Thanks to several Internet Outsider readers (and journalists) who pointed me toward Harvard PhD candidate Ben Edelman's recent work on spyware click-fraud at Yahoo! Edelman articulates his research and findings in extraordinary detail, and provides screen shots, video, and packet logs as proof.
As Edelman describes (see below), the click fraud he observes is different than the usual kind (competitors clicking on links, bogus AdSense sites, etc.). This fraud is spyware-driven: PCs are infected with spyware that serves up Yahoo! ads and, in so doing, generates clicks. Importantly, in these cases, the PC users do not actually click the ads--the spyware produces the clicks automatically.
Edelman's videos, packet logs, and cookie logs are enough to make even the most ad-hardened online user feel sick about what is going on inside his or her machine, and advertisers who pay real dollars for such activity will, at best, be infuriated.
In one particularly sleazy instance, Edelman clicked on a text link within a New York Times story to find that the link had been inserted by a spyware program on his PC and launched an ad.
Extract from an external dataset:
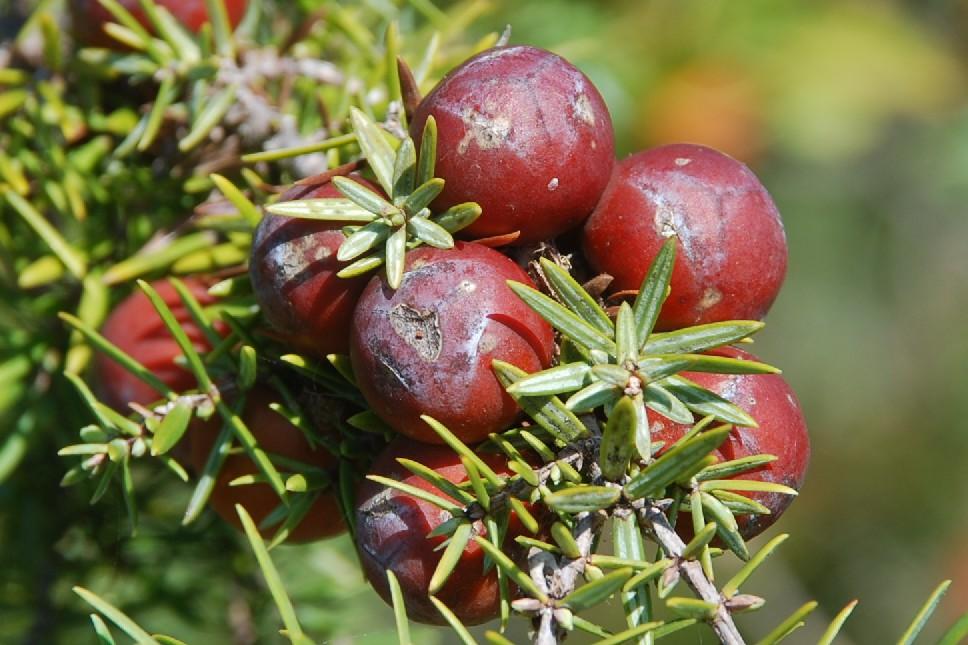 Juniperus oxycedrus subsp. macrocarpa 15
In other words, a NYT reader who thought he or she was clicking through to additional detail within an NYT story was actually clicking on a non-NYT advertisement. The click, meanwhile, generated revenue for Yahoo! and the spyware vendor at the advertiser's (and the NYT's) expense.
This kind of actiivity has got to go, and if Eliot Spitzer doesn't take care of it, someone else will. In the meantime, along with other types of click fraud, it is artificially puffing up online ad revenue and market statistics.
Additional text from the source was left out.